Partendo da una base comune a lettori di diverse estrazioni folkloristica, diede vita a un serraglio di diversi esseri mostruosi in primis. Se da un lato alcune creature derivano da conoscenza condivise tra autore e lettori, Sapkowski ha creato anche esseri che siano ben inseriti nel mondo di The Witcher, mostrando un blando richiamo a elementi realistici, completando questa fauna con creature completamente creata da zero.

Seguendo questo principio, Sapkowski ha imbastito un mondo di stampo fantasy legato alla connotazione medioevale, creando un continente privo di nome in cui diversi regni e imperi sono in uno stato di continuo conflitto. Ispirandosi al periodo tardo-medioevale, in questa congiunzione sociale i confini sono in costante mutamento, impattando direttamente sul popolo basso, vittima tanto di creature mostruose quanto di meschini signori locali.

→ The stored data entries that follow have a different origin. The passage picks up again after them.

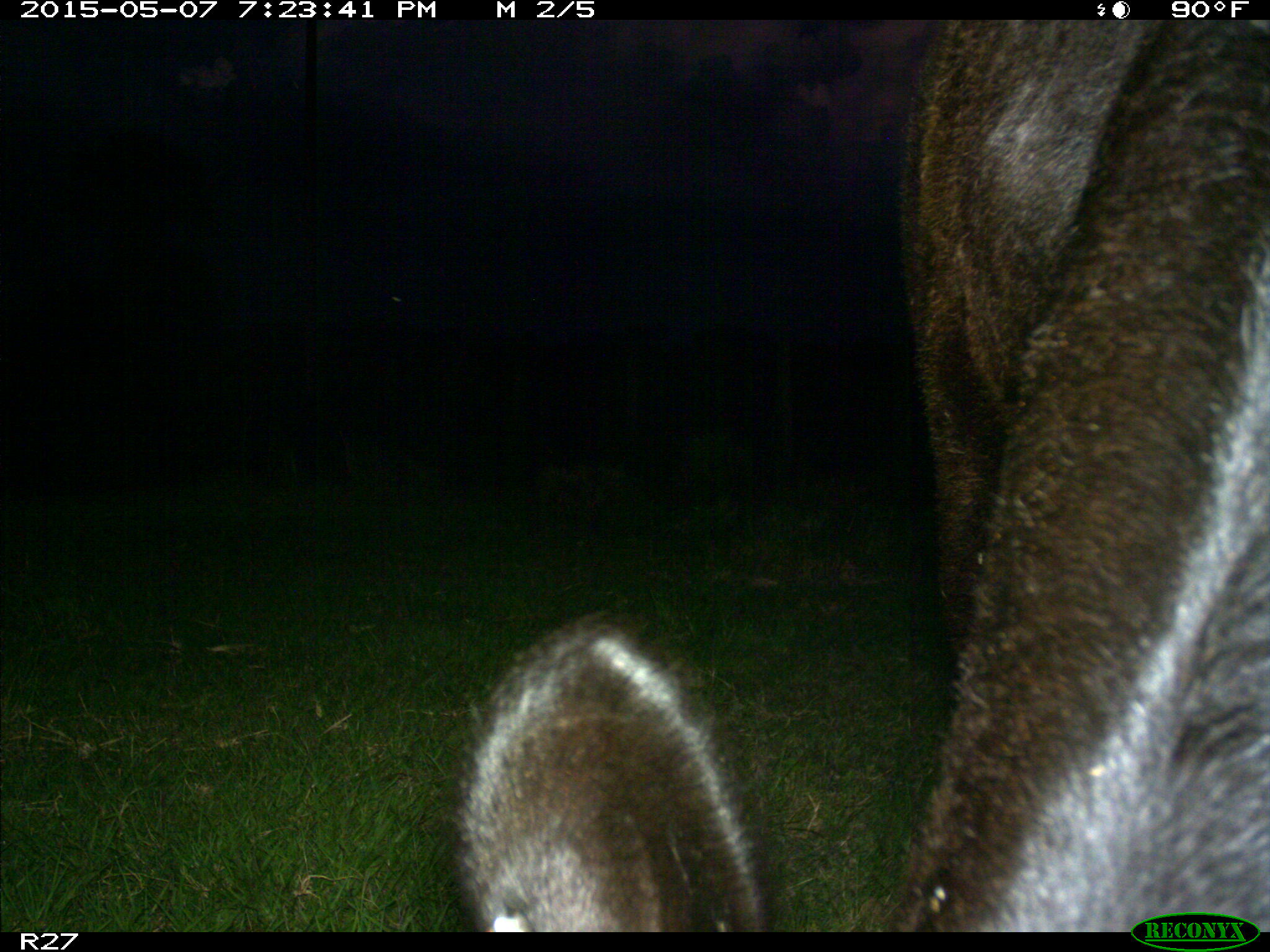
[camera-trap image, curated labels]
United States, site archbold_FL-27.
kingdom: Animalia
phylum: Chordata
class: Mammalia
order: Artiodactyla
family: Bovidae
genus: Bos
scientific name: Bos taurus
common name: domestic cow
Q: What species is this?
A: Bos taurus (domestic cow).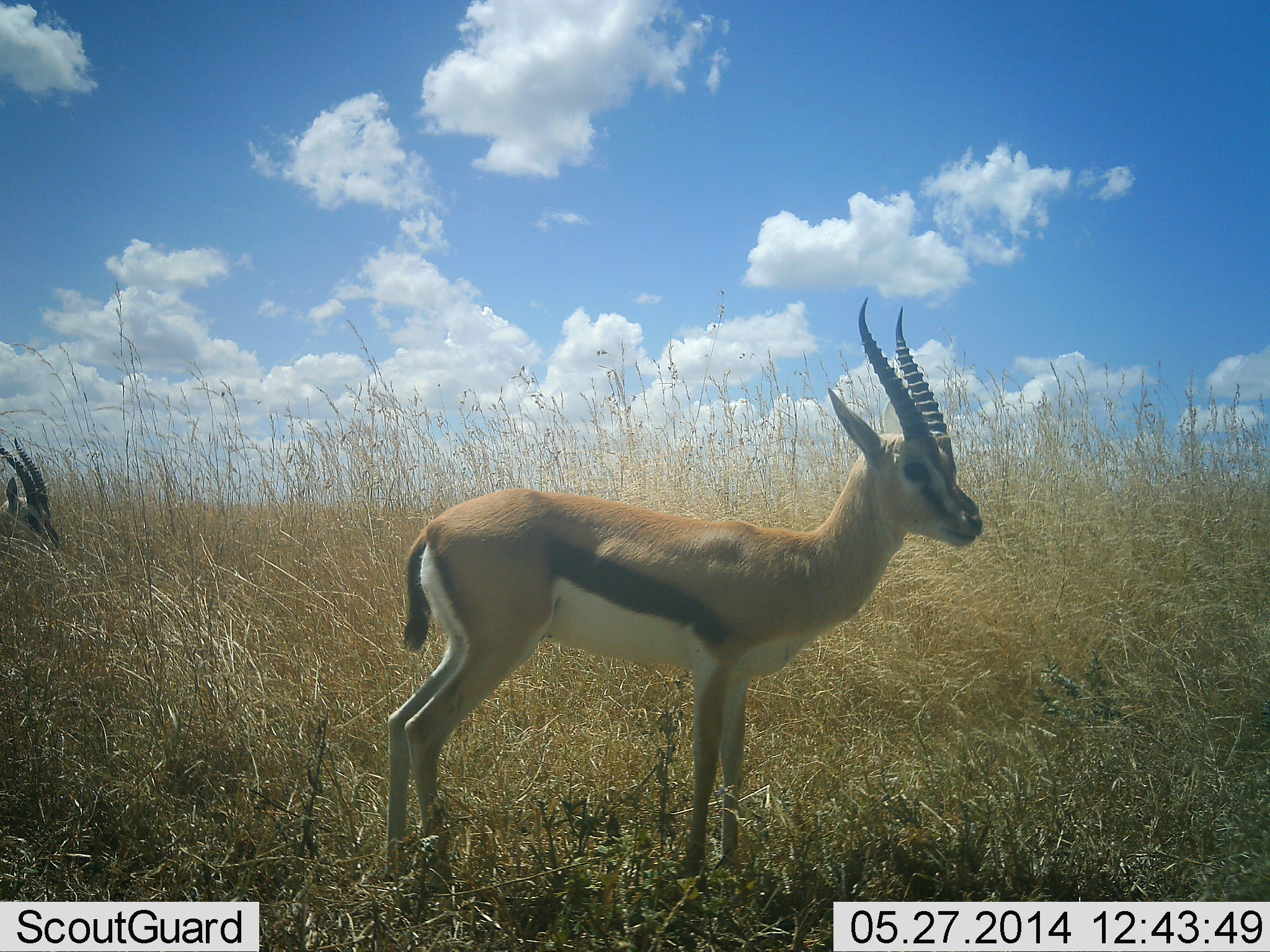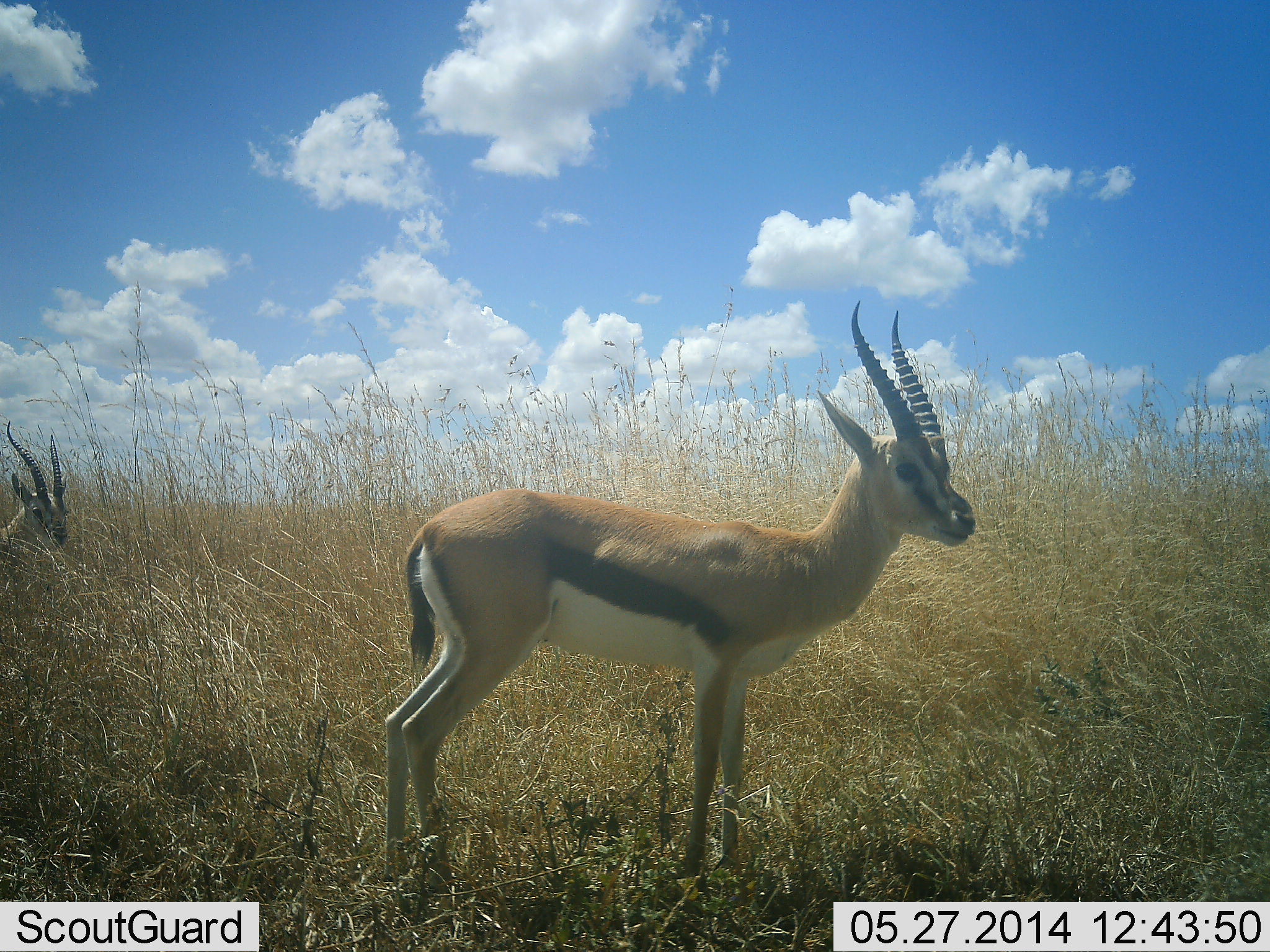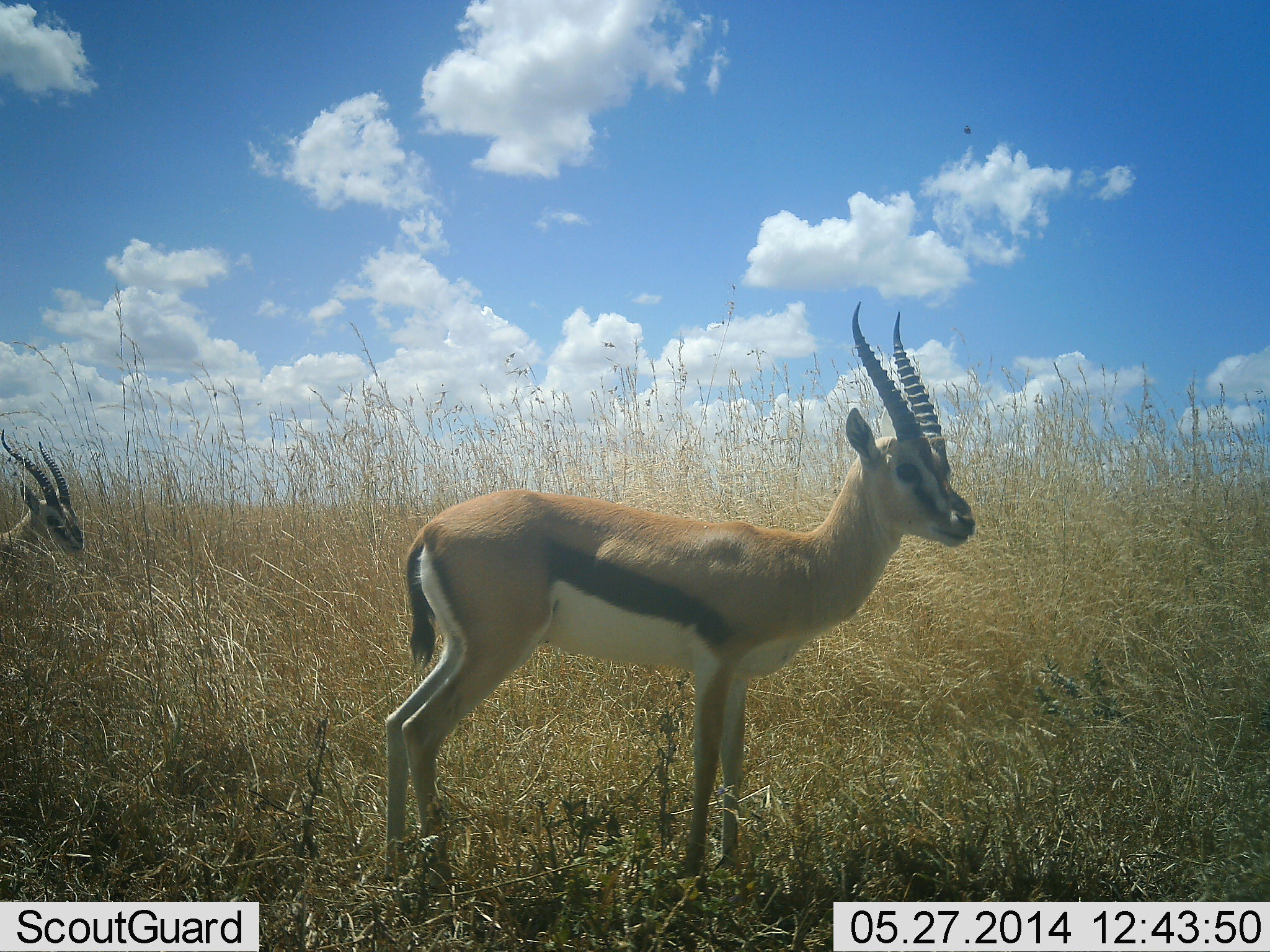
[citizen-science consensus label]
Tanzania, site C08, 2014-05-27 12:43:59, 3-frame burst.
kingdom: Animalia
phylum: Chordata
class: Mammalia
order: Artiodactyla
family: Bovidae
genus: Eudorcas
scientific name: Eudorcas thomsonii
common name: thomson's gazelle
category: gazellethomsons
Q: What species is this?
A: Gazellethomsons (thomson's gazelle) (Eudorcas thomsonii).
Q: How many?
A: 2.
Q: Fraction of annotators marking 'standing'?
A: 90%.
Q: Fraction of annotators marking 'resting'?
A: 0%.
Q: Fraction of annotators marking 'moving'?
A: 20%.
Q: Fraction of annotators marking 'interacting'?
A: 0%.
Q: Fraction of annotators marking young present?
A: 10%.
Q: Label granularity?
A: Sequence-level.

Sul piano politico, Sapkowki ha puntato a una caratterizzazione curata ma non primeggiante, lasciando che questo aspetto sia parte del mondo in cui si muove Geralt senza renderlo un cardine essenziale, come accaduto in altre saghe come Le Cronache del Ghiaccio e del Fuoco.

Pur animando un intrigante gioco politico che coinvolge congiure e macchinazioni nell’ombra, The Witcher riesce sempre a mantenere l’attenzione sulla componente umana di questo mondo.

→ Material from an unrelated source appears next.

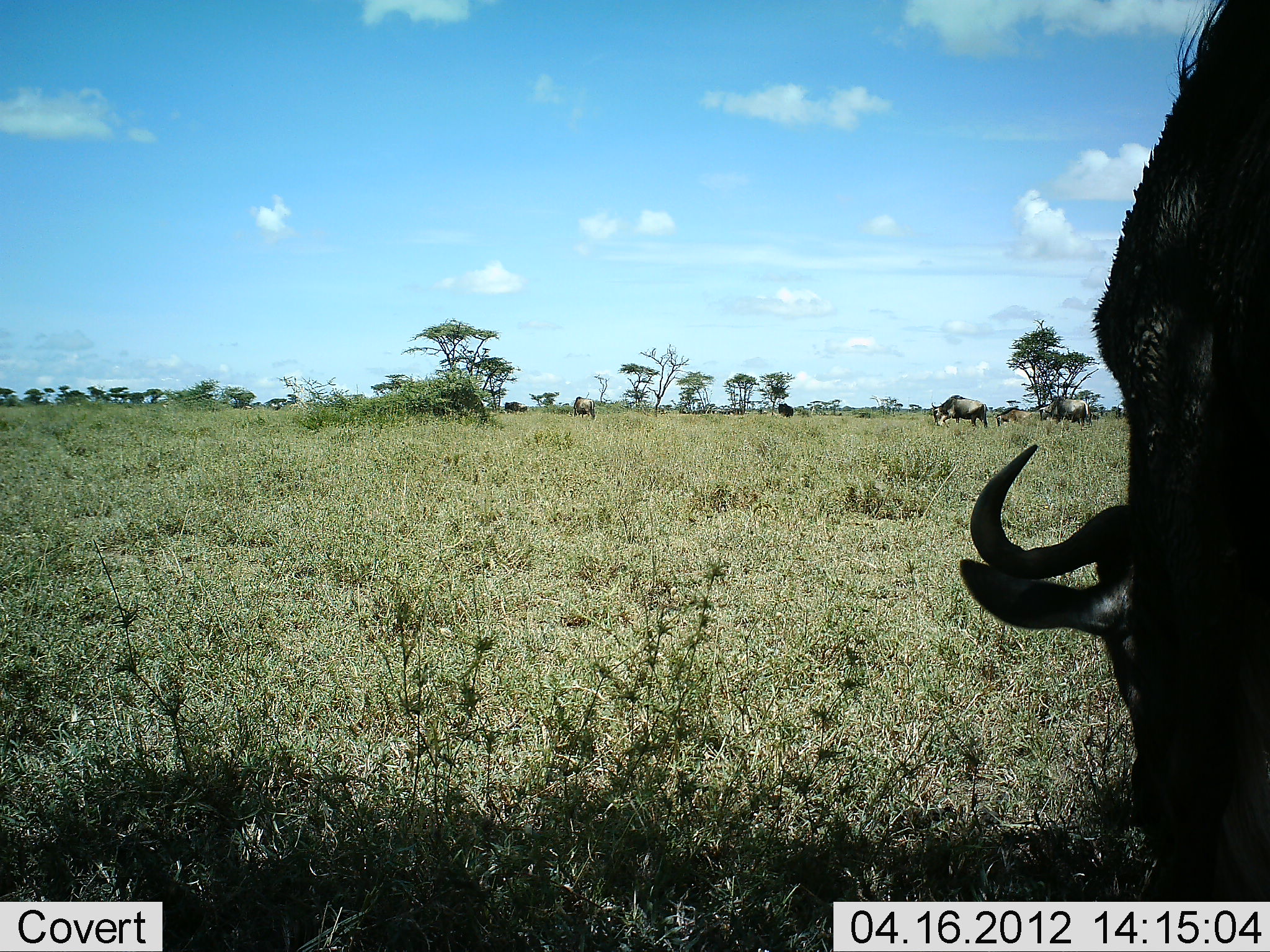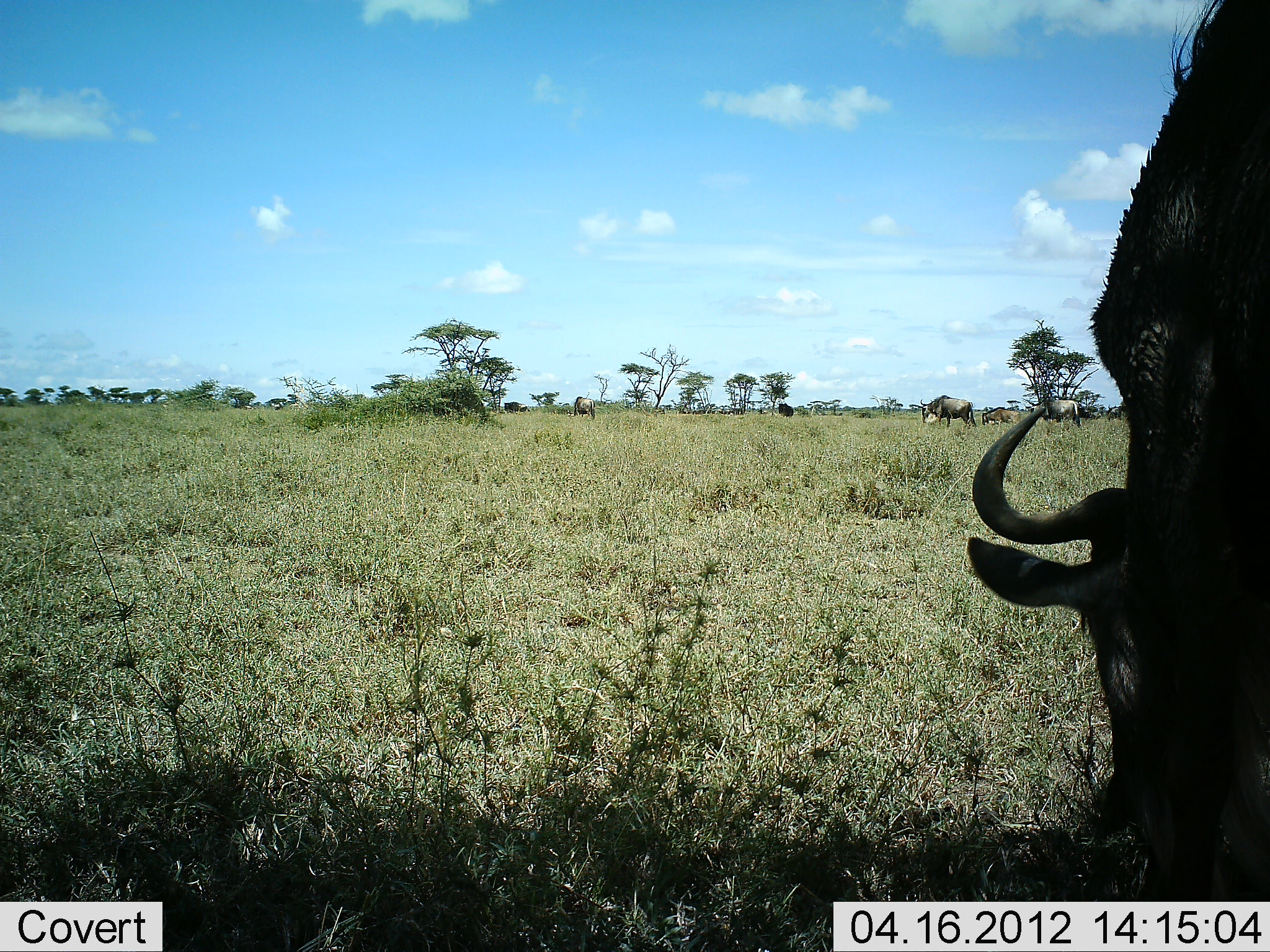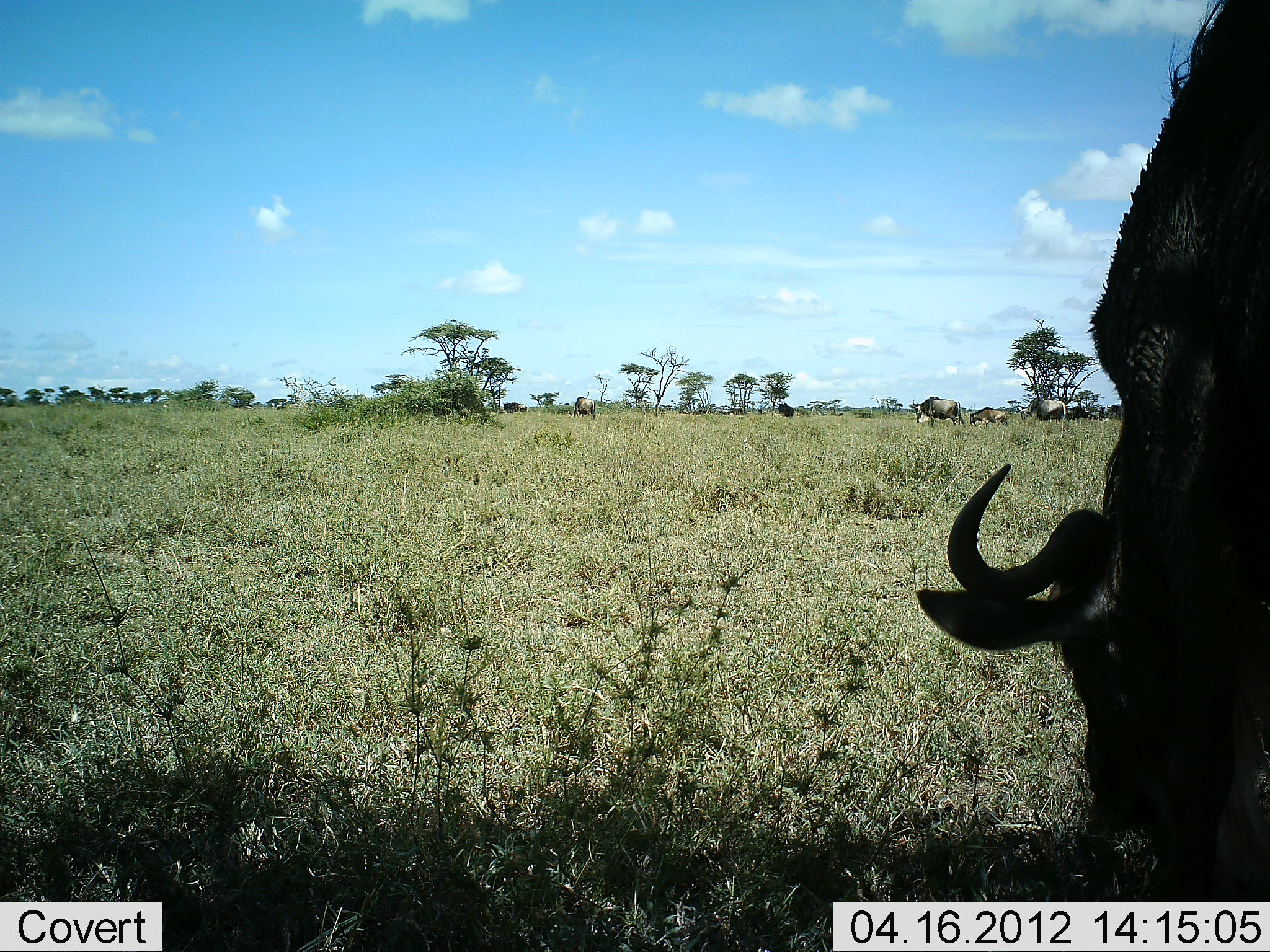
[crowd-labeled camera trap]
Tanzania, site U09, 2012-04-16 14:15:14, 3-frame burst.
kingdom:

Occasione per affrontare anche temi contemporanei, considerato come la presenze di altre specie diventa parte di un’allegoria sul razzismo. Elfi e nani, razze antiche presenti in queste terre da prima dell’arrivo degli uomini, sono state lentamente soppiantate dagli umani, che non hanno tardato a relegarli a mal tollerate presenza nella vita sociale.

Un contrasto che porta alla nascita di malumori e odi, che sfociano in movimenti di ribellione che mirano a detronizzare le grandi corone umane per ripristinare i regni originari, specialmente quello elfico.

Dai ghetti delle grandi città ai piccoli villaggi, elfi e nani cercando di preservare la propria identità culturale, sopportando le angherie degli umani, alcuni scegliendo di trarre quanti più vantaggi possibile da queste situazioni, altri alimentando un fuoco pronto a divampare.

Come ogni buon fantasy, anche in The Witcher non manca l’elemento magico. L’intuizione di Sapkowski è quella di rendere maghi e streghe non solamente esseri portatori di poteri preclusi ad altri, ma anche una sorta di forza politica.

Tramite la presenza di centri poteri gestiti dai più potenti maghi, infatti, viene estesa un’influenza nelle azioni dei governanti, supportati, o più spesso fermamente guidati, da maghi e streghe.

In tutto questo, Geralt di Rivia e i suoi simili sono un elemento di rottura. La presenza di creature mostruose che hanno invaso il Continente, in un evento perduto nel tempo noto come la Congiunzione delle Sfere che ha messo in contatto tra loro diversi mondi, ha fatto sì che queste nuove minacce richiedessero combattenti che sapessero fare loro fronte: gli strighi.

Come si diventa un Witcher?

L’origine del nome Witcher, tradotto spesso in italiano come strigo, affonda le proprie radici nella tradizione polacca, punto di partenza per Sapkowski. Per il suo cacciatore di mostri, l’autore ha preso il termine strega, o wiedzma in polacco, creandone una versione maschile, che dal polacco wiezdmin è divenuto strigo per i lettori italiani e ‘witcher’ per il mondo anglosassone.

A consacrare The Witcher come nome internazionale per Geralt è stata CD Projket Red, software house creatrice del videogioco tratto dai romanzi. Nonostante precedenti iterazioni dei personaggi in altri media avessero presentate diverse versioni del nome, come hexer, nel designare Geralt come witcher, il videogioco, grazie al suo straordinario successo, ha definitivamente sancito come il grande pubblico ha imparato a conoscere il personaggio.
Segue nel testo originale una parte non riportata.